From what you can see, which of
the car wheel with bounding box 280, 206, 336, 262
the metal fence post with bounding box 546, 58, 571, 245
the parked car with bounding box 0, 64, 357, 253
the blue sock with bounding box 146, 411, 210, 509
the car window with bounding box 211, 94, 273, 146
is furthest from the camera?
* * *
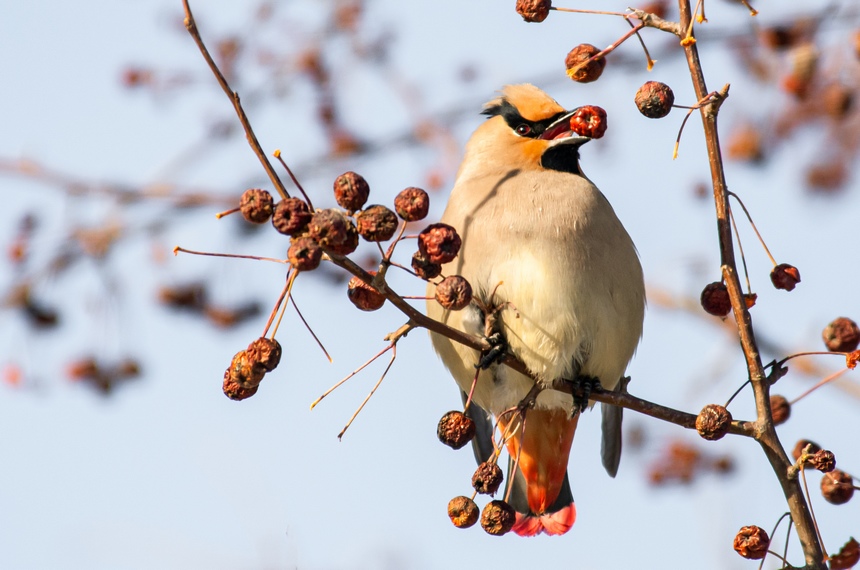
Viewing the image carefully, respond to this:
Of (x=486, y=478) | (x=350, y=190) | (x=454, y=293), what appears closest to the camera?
...
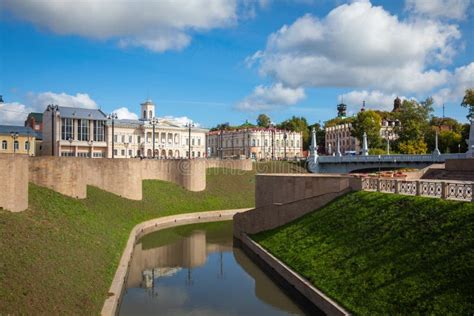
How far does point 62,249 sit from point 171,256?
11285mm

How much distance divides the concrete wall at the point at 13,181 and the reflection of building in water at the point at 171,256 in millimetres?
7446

__What to produce__. Copy out the lines word for word, starting with the line that contains "From what you can see, which of" and going on through the line that contains "is furthest from the camera?", both of those included.

__Output__.
From what you can see, which of
the car wheel with bounding box 280, 206, 336, 262
the metal fence post with bounding box 546, 58, 571, 245
the parked car with bounding box 0, 64, 357, 253
the blue sock with bounding box 146, 411, 210, 509
the car window with bounding box 211, 94, 273, 146
is furthest from the camera?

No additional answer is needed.